**Texto proporcionado**
Gustavo no se jacta de su trabajo, sus triunfos o reconocimientos; de hecho, se devana la cabeza entre lo aleatorio del ahora: Michel Houellebecq, Umberto Eco y Paul Auster son su compañía actual. Por casualidad le menciono a Jack Kerouac y se sacude como si se hubiera dado cuenta de que se le quemó el arroz, se lanza contra su biblioteca y –detrás de una torre de libros– saca una de las muchas biografías que tiene del escritor estadounidense y recuerda que fue gracias a Los vagabundos del Dharma que comenzó con el cuento zen.
Fotografía | Ed Ladino
En música es un santo patriarca que no se desvía de la ruta clásica –de fondo suena Chopin–, y cuando le pregunto si baila, dice que ya no, aunque la última vez que lo hizo fue hace una semana. En otros tiempos se le hizo un sufrimiento el twist, pero el meneíto caribeño le parece amable –de algún lado tenía que brillar la tierra de sus padres: Puerto Colombia, Atlántico–. “Cuando iba a Cali, bailaba salsa pero lo hacía sin mucha vocación, tocaba con tragos. Además, bailar con una misma persona es aburrido”, dice Gustavo.
Reside en una casa grande que ha habitado por más de 40 años; habitaciones que se volvieron talleres de pintura se encuentran tras cada puerta posible y, aún así, no parece sentirse cómodo en ninguna de ellas. Gustavo vive solo, a no ser por una señora que lo ayuda con los quehaceres día de por medio, pues su esposa falleció hace un par de años y su hijo se mudó con su familia a Chía y lo ve esporádicamente, cuando una fecha especial lo permite.
Fotografía | Ed Ladino
Hay pinturas colgadas por toda la casa, e incluso muchas obras se han amontonado poco a poco en cada rincón de sus múltiples talleres: se trata de un pasatiempo que se lo fue comiendo hasta volverlo un acto habitual, casi como respirar. “Comencé cuando me aburría en los tiempos muertos de grabación y rayaba los libretos”, cuenta Angarita mientras de un armario saca un guion convertido en diario visual de figuras del actor.

**Datos registrados**

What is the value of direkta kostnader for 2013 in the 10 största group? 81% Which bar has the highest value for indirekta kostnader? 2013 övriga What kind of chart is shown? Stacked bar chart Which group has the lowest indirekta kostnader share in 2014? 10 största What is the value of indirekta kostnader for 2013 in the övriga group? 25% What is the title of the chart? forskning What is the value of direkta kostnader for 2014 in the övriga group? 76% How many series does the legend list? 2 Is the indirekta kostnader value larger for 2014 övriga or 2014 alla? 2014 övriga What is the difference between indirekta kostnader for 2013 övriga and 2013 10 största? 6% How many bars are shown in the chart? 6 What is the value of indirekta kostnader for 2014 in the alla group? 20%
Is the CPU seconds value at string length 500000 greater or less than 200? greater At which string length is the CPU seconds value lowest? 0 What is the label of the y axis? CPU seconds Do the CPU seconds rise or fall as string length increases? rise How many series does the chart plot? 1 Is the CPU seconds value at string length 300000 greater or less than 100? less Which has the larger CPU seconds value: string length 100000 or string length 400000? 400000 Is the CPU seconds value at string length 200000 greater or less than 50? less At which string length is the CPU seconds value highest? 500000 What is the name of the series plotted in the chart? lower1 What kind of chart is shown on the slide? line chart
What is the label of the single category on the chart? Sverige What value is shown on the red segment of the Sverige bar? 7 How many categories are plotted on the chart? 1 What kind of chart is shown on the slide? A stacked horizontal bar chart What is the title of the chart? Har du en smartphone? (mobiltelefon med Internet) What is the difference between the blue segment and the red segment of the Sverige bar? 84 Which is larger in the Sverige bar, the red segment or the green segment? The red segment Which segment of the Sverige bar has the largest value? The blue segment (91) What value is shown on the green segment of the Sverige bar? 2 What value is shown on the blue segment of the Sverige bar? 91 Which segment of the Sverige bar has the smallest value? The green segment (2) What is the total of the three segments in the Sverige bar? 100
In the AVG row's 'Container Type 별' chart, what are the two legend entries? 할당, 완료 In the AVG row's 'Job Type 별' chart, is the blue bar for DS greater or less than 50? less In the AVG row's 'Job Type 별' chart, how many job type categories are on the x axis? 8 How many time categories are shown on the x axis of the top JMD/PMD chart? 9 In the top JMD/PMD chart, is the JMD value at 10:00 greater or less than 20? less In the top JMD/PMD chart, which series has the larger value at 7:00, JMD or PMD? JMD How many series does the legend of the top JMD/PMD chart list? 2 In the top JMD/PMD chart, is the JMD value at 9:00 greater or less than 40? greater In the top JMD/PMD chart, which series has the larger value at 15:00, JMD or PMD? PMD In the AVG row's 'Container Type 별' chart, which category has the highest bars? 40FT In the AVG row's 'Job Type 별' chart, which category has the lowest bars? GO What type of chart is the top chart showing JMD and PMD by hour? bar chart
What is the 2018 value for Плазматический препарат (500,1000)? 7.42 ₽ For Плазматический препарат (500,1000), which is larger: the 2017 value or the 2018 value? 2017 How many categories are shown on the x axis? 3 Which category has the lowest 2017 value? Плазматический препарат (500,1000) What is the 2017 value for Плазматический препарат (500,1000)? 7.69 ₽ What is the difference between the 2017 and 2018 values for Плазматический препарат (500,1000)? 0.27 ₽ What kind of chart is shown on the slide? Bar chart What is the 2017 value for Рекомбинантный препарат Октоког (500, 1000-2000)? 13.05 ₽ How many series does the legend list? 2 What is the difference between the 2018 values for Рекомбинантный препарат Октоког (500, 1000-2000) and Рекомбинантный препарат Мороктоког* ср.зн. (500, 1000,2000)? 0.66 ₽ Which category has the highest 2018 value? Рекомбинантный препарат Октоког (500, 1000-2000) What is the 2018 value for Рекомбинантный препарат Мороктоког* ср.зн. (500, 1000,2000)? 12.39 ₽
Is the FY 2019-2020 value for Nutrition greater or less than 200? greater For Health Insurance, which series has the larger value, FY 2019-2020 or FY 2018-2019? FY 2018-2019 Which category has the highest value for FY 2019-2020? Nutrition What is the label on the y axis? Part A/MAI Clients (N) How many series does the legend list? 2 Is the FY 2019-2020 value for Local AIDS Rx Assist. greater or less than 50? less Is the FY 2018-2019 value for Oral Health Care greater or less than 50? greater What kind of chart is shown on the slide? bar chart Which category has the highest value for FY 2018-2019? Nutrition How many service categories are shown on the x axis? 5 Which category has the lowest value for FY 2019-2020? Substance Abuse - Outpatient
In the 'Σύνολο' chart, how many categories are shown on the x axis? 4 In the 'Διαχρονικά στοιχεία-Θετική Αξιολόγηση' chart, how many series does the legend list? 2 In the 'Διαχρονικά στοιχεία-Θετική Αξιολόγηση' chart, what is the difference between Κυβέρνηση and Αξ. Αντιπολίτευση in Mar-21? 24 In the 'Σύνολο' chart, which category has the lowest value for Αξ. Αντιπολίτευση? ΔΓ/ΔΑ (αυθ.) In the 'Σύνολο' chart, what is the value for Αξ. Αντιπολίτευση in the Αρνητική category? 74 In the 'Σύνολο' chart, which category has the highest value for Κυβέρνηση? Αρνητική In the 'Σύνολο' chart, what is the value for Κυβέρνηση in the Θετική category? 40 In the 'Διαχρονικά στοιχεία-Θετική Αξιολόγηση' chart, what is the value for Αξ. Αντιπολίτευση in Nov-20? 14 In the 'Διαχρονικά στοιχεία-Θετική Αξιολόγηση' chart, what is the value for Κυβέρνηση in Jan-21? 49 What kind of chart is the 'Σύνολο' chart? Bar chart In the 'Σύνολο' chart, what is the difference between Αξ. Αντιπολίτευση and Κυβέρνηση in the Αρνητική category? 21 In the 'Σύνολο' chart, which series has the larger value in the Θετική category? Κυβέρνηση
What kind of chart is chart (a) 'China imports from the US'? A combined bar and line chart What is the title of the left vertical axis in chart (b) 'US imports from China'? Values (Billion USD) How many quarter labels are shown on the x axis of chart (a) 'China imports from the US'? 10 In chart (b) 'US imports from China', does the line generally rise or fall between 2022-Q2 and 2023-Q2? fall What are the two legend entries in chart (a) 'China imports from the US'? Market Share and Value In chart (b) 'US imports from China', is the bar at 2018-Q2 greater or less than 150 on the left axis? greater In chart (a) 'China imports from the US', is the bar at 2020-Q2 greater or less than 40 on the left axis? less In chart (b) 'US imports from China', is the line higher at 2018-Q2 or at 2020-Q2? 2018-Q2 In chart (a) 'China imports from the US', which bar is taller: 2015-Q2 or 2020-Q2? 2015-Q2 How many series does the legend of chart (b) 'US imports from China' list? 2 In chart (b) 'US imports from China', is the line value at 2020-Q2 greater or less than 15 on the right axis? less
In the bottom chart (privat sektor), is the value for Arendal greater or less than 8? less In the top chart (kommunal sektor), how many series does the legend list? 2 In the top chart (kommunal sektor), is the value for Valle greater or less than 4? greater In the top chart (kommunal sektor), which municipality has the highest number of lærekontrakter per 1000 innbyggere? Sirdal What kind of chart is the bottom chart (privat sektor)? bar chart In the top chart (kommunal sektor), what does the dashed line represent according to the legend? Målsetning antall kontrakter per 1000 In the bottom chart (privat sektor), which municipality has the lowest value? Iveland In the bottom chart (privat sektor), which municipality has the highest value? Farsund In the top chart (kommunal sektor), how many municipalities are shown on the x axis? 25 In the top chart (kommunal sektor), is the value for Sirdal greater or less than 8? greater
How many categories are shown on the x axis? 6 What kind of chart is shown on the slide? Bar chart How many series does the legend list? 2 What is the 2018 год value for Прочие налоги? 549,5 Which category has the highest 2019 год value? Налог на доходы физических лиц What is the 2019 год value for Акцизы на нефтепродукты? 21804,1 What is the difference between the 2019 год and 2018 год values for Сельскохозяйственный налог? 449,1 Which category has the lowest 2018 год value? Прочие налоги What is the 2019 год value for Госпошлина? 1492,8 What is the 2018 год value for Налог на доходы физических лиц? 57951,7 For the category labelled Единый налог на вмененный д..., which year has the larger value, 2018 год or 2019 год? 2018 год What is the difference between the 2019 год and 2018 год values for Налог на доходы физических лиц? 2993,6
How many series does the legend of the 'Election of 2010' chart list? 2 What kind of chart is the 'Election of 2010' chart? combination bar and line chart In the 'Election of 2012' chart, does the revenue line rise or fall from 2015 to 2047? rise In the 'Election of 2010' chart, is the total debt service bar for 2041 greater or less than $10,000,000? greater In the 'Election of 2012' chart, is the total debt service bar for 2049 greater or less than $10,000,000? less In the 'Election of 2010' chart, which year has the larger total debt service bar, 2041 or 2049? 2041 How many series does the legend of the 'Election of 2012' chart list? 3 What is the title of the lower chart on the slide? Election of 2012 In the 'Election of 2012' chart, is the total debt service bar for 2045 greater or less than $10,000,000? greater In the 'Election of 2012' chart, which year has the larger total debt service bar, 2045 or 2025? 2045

**Tarea por realizar**
Responde estas preguntas con base en el texto sobre Gustavo:
(a) ¿Gracias a qué libro comenzó con el cuento zen?
(b) ¿Cuál es la tierra de sus padres?
(c) ¿Por cuántos años ha habitado la casa donde reside?

**Resultado de tarea**
(a) Gracias a *Los vagabundos del Dharma*.
(b) Puerto Colombia, Atlántico.
(c) Por más de 40 años.